-- TEXT SECTION follows --

Skip to content
New issue

Have a question about this project? Sign up for a free GitHub account to open an issue and contact its maintainers and the community.

By clicking “Sign up for GitHub”, you agree to our terms of service and privacy statement. We’ll occasionally send you account related emails.

Already on GitHub? Sign in to your account

Could you explain in detail how to extend reads? #25

Open
zhangwenda0518 opened this issue Feb 24, 2024 · 3 comments
Open

Could you explain in detail how to extend reads? #25

zhangwenda0518 opened this issue Feb 24, 2024 · 3 comments

Comments

@zhangwenda0518
Copy link

Dear autor:
I am assembling a plant genome, and now it is assembled to the level without gap. It have 21 chromosomes, but so far only 39 have been counted, and there are 3 motifs (AAACCCT) without telomeres.

-- TEXT SECTION concluded --
-- EXTRACTED ENTRIES follows --

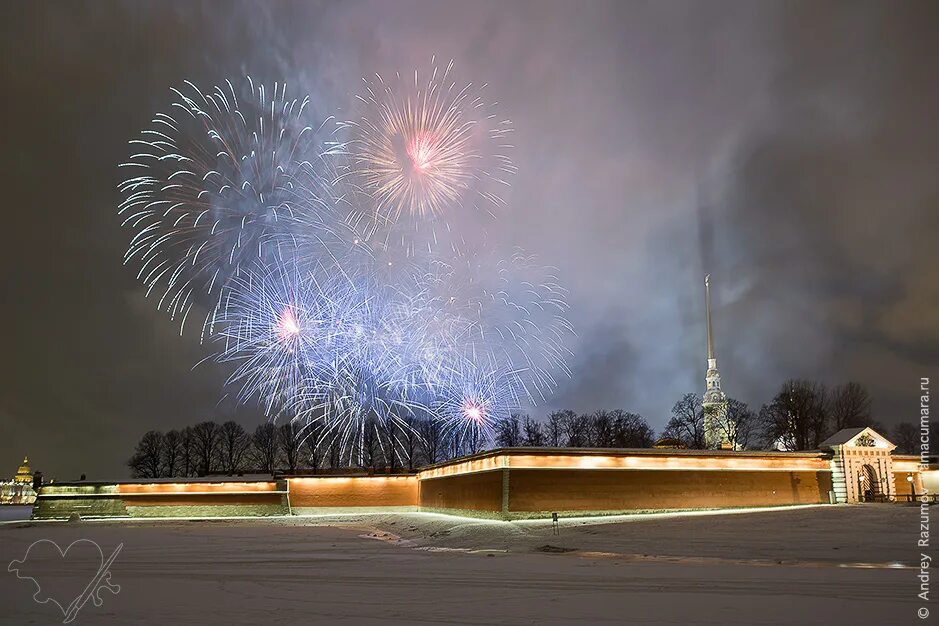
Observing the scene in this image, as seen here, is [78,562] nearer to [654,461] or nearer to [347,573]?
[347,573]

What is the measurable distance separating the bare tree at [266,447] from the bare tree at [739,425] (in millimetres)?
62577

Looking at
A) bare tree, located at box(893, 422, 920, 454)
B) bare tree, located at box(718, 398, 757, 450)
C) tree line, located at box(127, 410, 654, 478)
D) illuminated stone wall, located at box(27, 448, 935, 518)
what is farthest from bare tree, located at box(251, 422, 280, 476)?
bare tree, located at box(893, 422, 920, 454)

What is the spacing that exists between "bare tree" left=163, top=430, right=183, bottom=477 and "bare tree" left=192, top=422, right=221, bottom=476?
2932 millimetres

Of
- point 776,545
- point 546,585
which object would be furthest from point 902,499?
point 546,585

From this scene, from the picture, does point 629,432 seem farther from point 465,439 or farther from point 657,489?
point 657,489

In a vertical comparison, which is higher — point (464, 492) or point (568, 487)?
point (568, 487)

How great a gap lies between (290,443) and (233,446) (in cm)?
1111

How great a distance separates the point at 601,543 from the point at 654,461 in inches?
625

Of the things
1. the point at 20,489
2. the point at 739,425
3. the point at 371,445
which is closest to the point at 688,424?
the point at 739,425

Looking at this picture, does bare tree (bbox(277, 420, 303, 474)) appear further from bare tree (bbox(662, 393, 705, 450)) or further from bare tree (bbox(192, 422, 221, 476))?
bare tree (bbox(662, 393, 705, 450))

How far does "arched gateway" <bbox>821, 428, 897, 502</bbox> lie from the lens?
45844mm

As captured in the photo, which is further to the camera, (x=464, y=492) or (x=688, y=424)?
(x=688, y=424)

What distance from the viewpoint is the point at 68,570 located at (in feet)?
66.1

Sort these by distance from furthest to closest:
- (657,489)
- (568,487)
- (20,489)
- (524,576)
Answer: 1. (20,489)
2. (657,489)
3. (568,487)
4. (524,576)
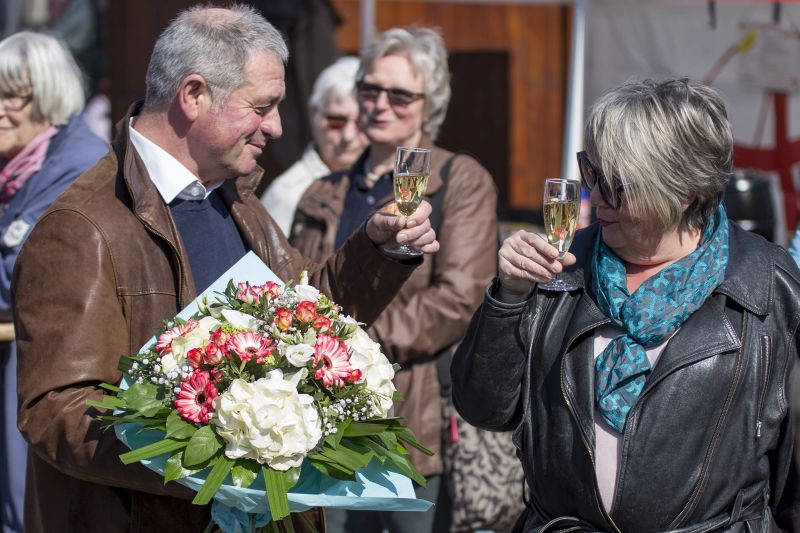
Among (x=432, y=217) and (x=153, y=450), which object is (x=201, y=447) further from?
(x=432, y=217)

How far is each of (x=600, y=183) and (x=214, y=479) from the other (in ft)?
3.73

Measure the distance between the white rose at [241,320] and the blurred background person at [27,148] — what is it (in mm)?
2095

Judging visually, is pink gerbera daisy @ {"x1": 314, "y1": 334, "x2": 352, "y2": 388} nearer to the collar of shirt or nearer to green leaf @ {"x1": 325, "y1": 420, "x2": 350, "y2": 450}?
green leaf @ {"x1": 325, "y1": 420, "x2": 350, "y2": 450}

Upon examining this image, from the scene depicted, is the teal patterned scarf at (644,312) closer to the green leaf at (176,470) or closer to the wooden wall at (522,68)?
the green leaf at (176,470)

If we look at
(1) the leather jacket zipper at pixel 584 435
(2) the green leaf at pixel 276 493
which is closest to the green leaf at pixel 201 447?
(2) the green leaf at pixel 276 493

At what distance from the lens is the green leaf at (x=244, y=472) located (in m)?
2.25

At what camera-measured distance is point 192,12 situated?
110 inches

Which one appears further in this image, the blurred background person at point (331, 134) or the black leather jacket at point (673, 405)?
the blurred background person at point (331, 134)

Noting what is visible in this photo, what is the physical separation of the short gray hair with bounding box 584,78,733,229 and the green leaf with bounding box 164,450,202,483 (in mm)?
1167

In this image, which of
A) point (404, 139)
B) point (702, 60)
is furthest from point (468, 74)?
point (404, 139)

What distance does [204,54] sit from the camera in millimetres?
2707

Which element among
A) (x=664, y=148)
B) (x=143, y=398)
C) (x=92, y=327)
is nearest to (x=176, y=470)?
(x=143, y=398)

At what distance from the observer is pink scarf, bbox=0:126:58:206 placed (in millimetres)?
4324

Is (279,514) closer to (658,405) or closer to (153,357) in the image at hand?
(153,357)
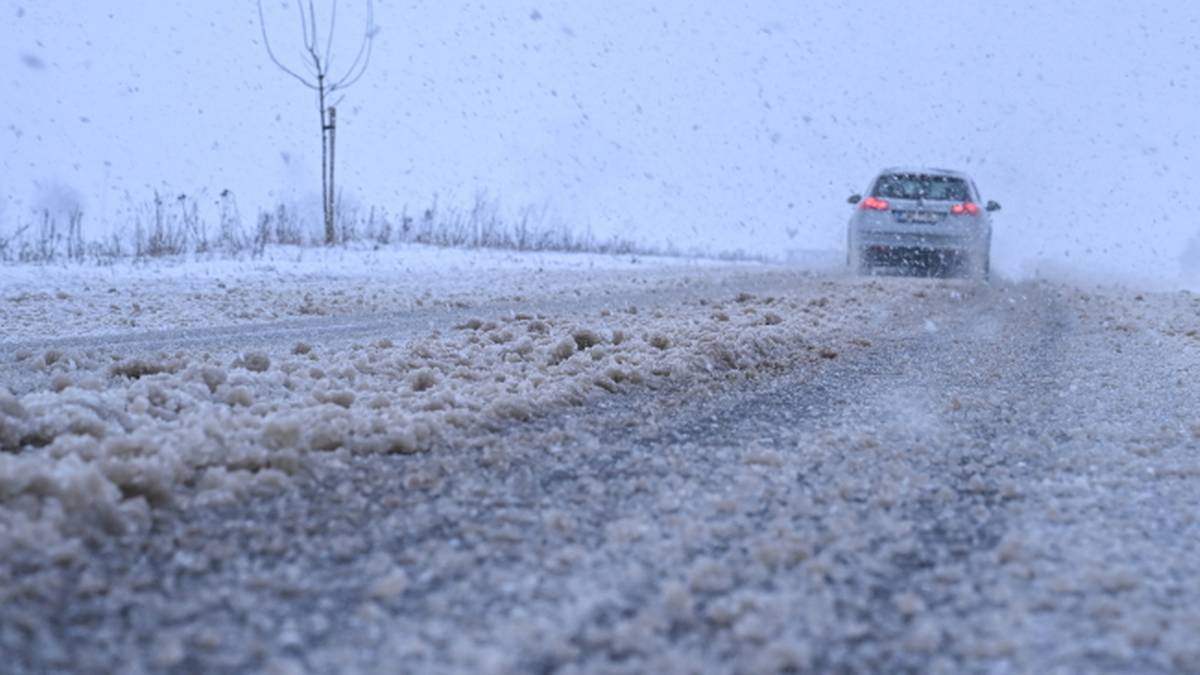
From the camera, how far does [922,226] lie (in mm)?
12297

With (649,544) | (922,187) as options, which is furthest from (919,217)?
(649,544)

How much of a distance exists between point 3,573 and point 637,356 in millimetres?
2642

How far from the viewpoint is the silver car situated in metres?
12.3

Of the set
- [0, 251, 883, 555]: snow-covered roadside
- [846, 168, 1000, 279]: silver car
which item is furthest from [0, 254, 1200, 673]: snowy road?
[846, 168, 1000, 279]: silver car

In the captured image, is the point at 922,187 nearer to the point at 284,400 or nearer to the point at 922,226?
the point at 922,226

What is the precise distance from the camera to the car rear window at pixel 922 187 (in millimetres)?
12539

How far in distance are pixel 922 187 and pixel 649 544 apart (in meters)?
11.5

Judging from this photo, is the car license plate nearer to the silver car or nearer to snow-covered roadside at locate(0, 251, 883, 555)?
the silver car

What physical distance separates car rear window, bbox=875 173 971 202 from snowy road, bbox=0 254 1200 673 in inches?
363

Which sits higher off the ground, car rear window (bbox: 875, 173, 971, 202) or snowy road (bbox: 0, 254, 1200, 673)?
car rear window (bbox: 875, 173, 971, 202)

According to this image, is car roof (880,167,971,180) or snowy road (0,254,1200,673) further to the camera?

-- EXTRACTED ENTRIES concluded --

» **SET OF TASKS**:
A: Copy the issue page from "Have a question" to "account related emails.", switching "maintainers" to "developers".
B: Continue the GitHub issue about extending reads from where it stops.

» **RESULTS FOR THE EXERCISE**:
A:
Have a question about this project? Sign up for a free GitHub account to open an issue and contact its developers and the community.

By clicking “Sign up for GitHub”, you agree to our terms of service and privacy statement. We’ll occasionally send you account related emails.

B:
Seeing the tools you developed, I think it will save a lot of manual work. I have tried step by step,
1. First index the reference assembly
samtools faidx hifiasm.fasta
2. Reading alignments from SAM file
minimap2 -ax map-hifi -t 120 hifiasm.fasta ../hifi/all.hifi.fasta | samtools view -@ 40 -h -F 0x100 >in.sam
3. Report clipped alignments containing target motifs
teloclip --ref hifiasm.fasta.fai --motifs AAACCCT in.sam| samtools sort -@ 60 > out.motifs.bam
4. Extract clipped reads
teloclip --ref hifiasm.fasta.fai --motifs AAACCCT in.sam | teloclip-extract --refIdx hifiasm.fasta.fai --extractReads --extractDir SplitOverhangs

but I am not familiar with the use of miniasm. the result is empty !

minimap2 -t 60 -x ava-pb B01_L.fasta no-gap.id_B01.fasta > telo-read.paf 
miniasm -f no-gap.id_B01.fasta telo-read.paf > telo-min.gfa 
awk '/^S/{print ">"$2"\n"$3}' telo-min.gfa | seqkit seq > telo-min.fasta 

Could you give me some suggestions? Thank you very much.

@zhangwenda0518
Copy link
Author

zhangwenda0518 commented Feb 24, 2024

The run log of miniasm

[M::main] ===> Step 1: reading read mappings <===
[M::ma_hit_read::0.0131.07] read 32554 hits; stored 7950 hits and 3 sequences (16454807 bp)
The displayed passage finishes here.